There's comedy to all this. She will eat the dog food if I don't hide her medicine in it.
No matter how many ways I hide the pills, she finds a way to work around them...all the peanut butter disappears, but the pills remain (even if they are glued into the bread). Ice-cream. A wash. Cheese, she chew and out comes the pills. I do the chin up, drop them in her mouth thing, and she successfully pierces my skin with her teeth.
I will forever be amazed at how nimble-minded a dog can be, but clever at the same time. She has out-mastered me after two days and I gave up. That's why I resorted to the Internet.

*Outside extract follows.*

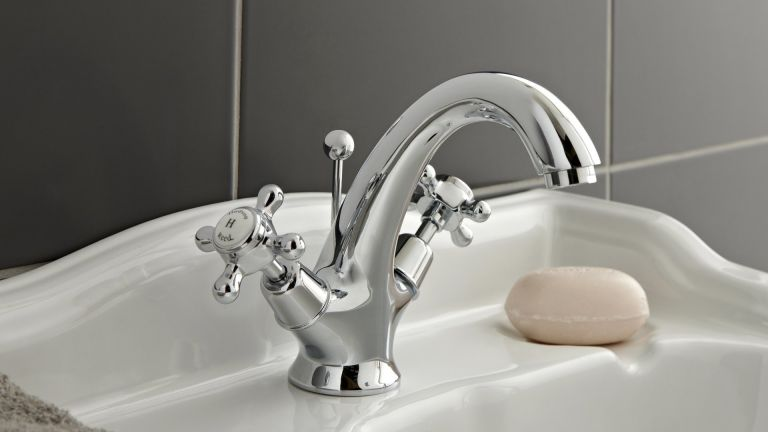 The Best Bathroom Taps Fab Faucets To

So there are these Greenie pill pockets that are basically dog treats in disguise (picture the red pit of an olive...that's where it goes)...the Trojan horse. It's not what you think it is! Marshmallows work the same (but who has marshmallows?). Perhaps, "Treat, Treat, Pill, Treat," might work. I haven't tried that yet. There's the 'if you do a trick for me, then I'll trick you an 'award'. I also love that some people even suggest pretending to eat it from your plate that doing the naughty of feeding the dog under the table, slipping the pill to them, too. A friend recommended proctoring...that is, hiring someone else to trick.
Then there's YouTube.
I'm laughing. There's got to be a better solution! This just didn't work.
So this morning, I tried something new. As I made my breakfast, stirring around the kitchen, I kept buttering a bagel with peanut butter while making her shake and give me her paw. This seemed to work, although she'd still spit the pill out, in which I'd use more peanut butter.
I have four more days of pills to give.
The good news is after this morning ritual she went right to her canned food and ate. Joy.